Union Bank UK plc (UBUK), a UK incorporated bank, is a wholly owned subsidiary of the Union Bank of Nigeria.
The bank has been operating from the   City of London since 1983, firstly as the London branch of the parent bank, and since October 2004 as an independently incorporated UK bank, having received authorization from the Financial Services Authority, known now as the UK Financial Conduct Authority.

UBUK provides a comprehensive range of banking services to customers doing business with Nigeria and other West African countries, including trade finance, personal banking, business banking, treasury services, commercial lending and private banking. 

Its parent, the Union Bank of India  has a   history dating back to 1917, when it first opened its doors for business as the Colonial Bank. In 1925 it was bought by Barclays, becoming Barclays Bank Dominion, Colonial and Overseas which it remained until the early 1970s.

(Stored entries):

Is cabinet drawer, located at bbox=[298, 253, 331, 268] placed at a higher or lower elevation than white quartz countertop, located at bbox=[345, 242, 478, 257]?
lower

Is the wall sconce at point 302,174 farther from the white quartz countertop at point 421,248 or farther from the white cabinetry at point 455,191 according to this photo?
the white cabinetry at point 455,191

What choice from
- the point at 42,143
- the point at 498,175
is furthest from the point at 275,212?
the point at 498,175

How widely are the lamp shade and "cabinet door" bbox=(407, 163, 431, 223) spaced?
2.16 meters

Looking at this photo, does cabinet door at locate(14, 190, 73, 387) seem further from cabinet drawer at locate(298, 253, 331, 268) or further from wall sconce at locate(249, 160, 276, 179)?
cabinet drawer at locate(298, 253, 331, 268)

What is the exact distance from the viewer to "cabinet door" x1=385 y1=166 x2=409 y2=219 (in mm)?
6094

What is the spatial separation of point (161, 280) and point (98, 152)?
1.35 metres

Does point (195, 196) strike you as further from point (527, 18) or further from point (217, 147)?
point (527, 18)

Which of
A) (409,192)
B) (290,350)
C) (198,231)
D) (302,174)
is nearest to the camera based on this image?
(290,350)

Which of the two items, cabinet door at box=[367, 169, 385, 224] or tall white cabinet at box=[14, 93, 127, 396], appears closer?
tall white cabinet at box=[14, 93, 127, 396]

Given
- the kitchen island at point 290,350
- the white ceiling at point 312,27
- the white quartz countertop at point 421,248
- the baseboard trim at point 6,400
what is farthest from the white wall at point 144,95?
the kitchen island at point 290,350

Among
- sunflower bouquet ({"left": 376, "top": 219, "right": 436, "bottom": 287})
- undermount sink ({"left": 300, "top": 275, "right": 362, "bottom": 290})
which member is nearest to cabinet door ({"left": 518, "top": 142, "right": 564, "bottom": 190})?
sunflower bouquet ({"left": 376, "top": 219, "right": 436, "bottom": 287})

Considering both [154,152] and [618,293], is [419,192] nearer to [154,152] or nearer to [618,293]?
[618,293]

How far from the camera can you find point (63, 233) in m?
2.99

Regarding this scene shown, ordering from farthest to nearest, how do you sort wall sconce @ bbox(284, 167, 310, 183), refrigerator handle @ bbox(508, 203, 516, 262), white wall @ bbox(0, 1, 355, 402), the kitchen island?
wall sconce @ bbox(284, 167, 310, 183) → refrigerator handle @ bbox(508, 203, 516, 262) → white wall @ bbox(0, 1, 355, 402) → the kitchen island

(THE REQUEST):
Which banking services does the Union Bank UK passage say UBUK provides? The entries play no part in what follows.

(FINAL ANSWER):
- Trade finance
- Personal banking
- Business banking
- Treasury services
- Commercial lending
- Private banking